Early last fall the Los Angeles Football Club thought it had an agreement to bring teenage forward Diego Rossi from Uruguay to MLS as the second-youngest designated player in league history.
Then the deal hit a snag.
“We targeted him very aggressively,” said John Thorrington, the club’s executive vice-president for soccer operations. “We were hoping things would get done. And everything was moving toward signing him. But as a club we always have to have other options in the event things fall through.”
As the talks dragged on, Thorrington had a choice: He could cut bait on Rossi and move on to those other options to build out his thin roster. Or he could wait until Peñarol, Rossi’s club team, signed the reported $3.1-million transfer deal.
He chose the latter option and that already looks like one of the best decisions of Thorrington’s short time with LAFC.
“Diego and us and Peñarol saw this as a deal that worked out for all parties involved,” he said. “What Diego is evidence of is that we are very disciplined in our scouting and recruitment process, of knowing what we want and targeting it very aggressively.”
Rossi scored the first goal in the expansion team’s history in LAFC’s 1-0 win over Seattle in its season opener, then did better in the second game, scoring twice and assisting on the other three goals in a 5-1 victory over Real Salt Lake on March 10. It was just the sixth time in league history — and first since 2008 — that a player was involved in five goals in a single game and it earned Rossi MLS Player of the Week honors.

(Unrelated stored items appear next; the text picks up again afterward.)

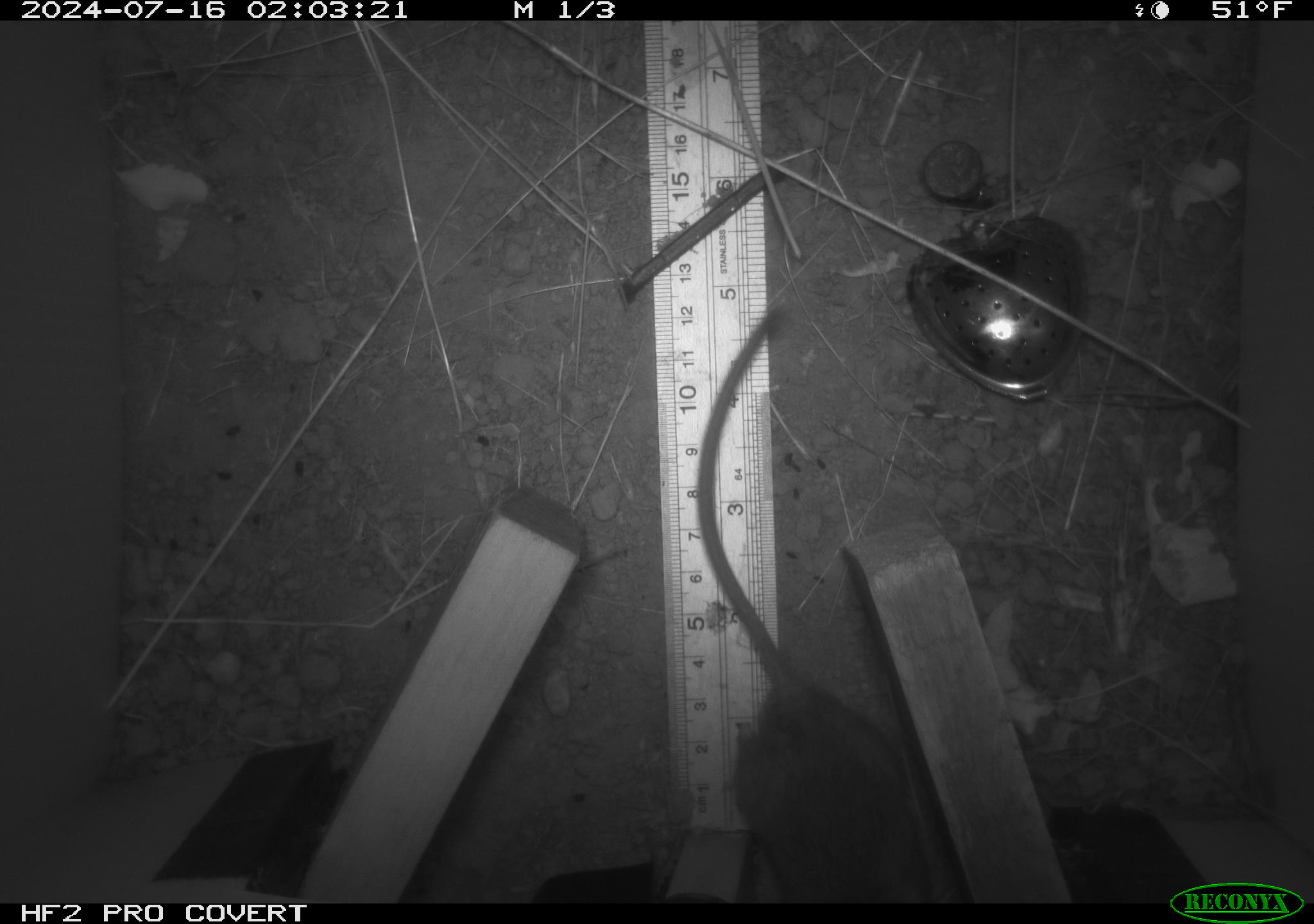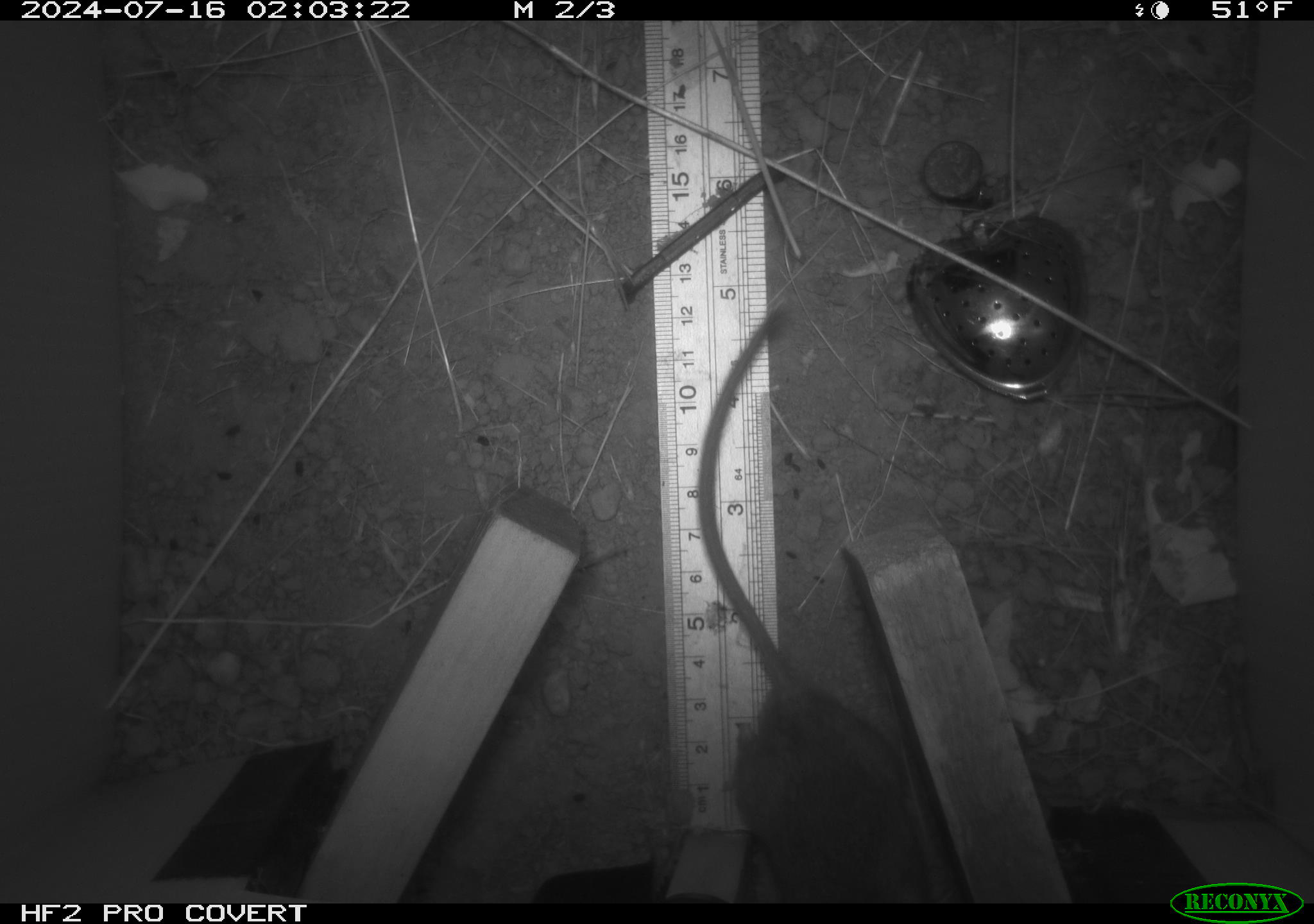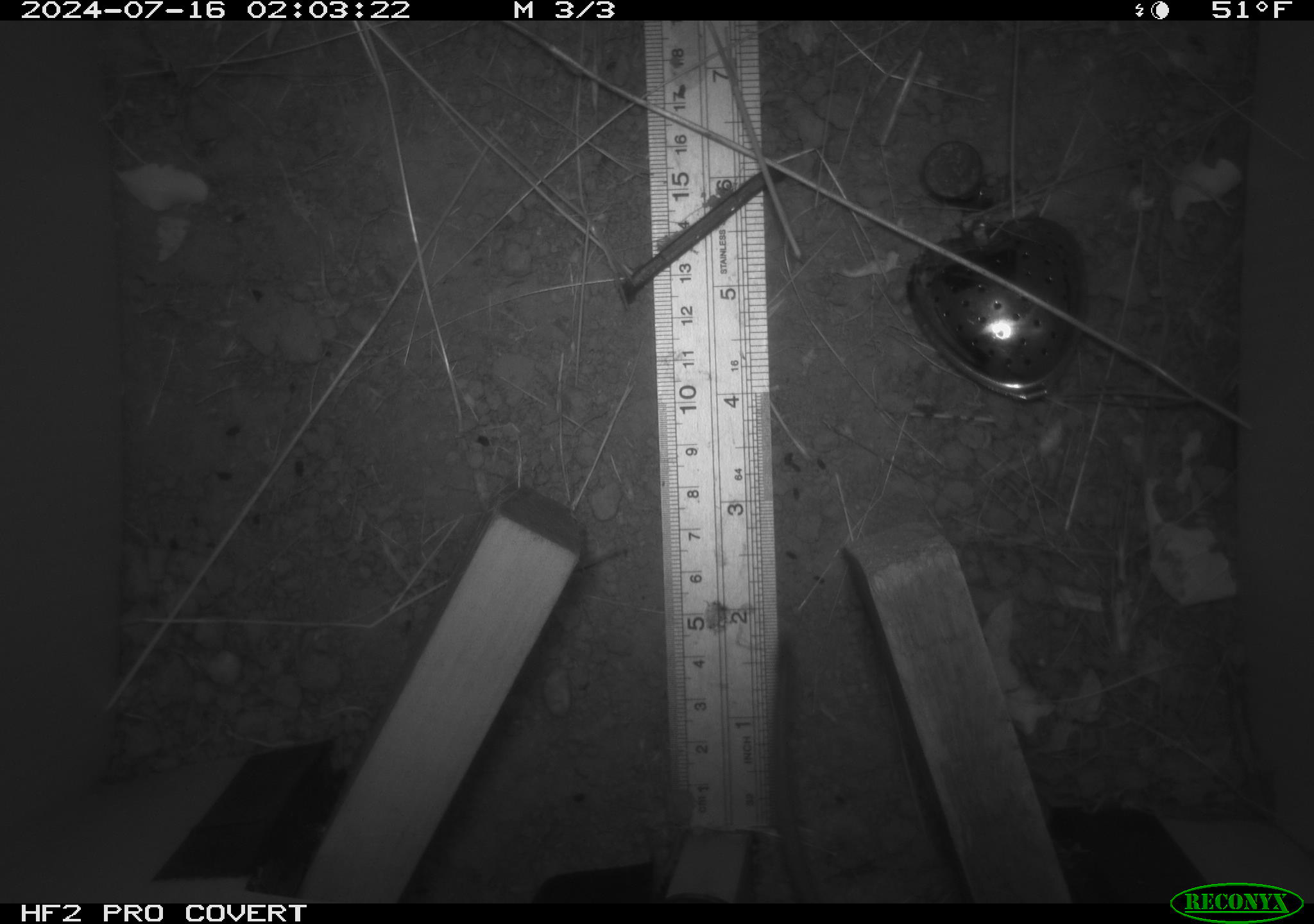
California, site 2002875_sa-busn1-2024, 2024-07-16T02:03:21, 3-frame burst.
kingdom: Animalia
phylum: Chordata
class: Mammalia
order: Rodentia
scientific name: Rodentia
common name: rodent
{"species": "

It also made LAFC the only expansion franchise in league to win its first two games on the road. The unorthodox MLS schedule then gave the team the next three weeks off, meaning LAFC won’t get a chance to extend its record until March 31 when it meets the Galaxy, its cross-town rival, at the StubHub Center.
Meanwhile Rossi, two games into his MLS career, leads the league in assists and is second in goals, a better start to the season than any of the last 15 league MVPs. Even Landon Donovan, the man the MVP award is named after, needed two months and 11 games to get his first three league goals. And he went on to set career records in both categories.
Rossi won’t challenge those records, largely because he’ll be playing for a major club in Europe before he gets close to either one. But among his teammates there’s no secret to what’s been behind his fast start.
“It’s his intelligence to make the right runs,” veteran midfielder Benny Feilhaber said. “He reads those plays very well. And he’s been very good at running off the defenders’ shoulders.
“Outside, inside runs. And obviously the guys are finding him with some good balls as well.”
Coach Bob Bradley goes a little deeper, crediting Rossi’s pedigree at Peñarol — the Uruguayan powerhouse where he won two national titles — and his personal make-up for his success.
“His background and experience at Peñarol has given him a solid foundation,” Bradley said. “Peñarol is a club where you have to work every day. You learn from good examples.
“And Diego as a person is humble. So he comes in here with such good starting points.”
But though his MLS adventure has gotten off to an unparalleled beginning, Rossi seems neither surprised nor cocky over his performance.
“Everything’s new and to start this way was special,” he said in Spanish. “But we have to go game by game. Our sport is a team sport, not an individual one.”
Don’t interpret that lack of pretension as a lack of confidence or maturity though. Although he turned 20 earlier this month, Rossi already has a house in Pasadena where he lives with his wife Vivian, whom he married in December.
The wedding took place at about the same time Thorrington was finally wrapping up the deal that brought Rossi from Montevideo to LAFC. Now that patience is being rewarded.
“Diego has been great. He’s young, energetic. When he gets near the goal, he’s pretty clinical,” teammate Steven Beitashour said.
“There’s a reason we brought him here.”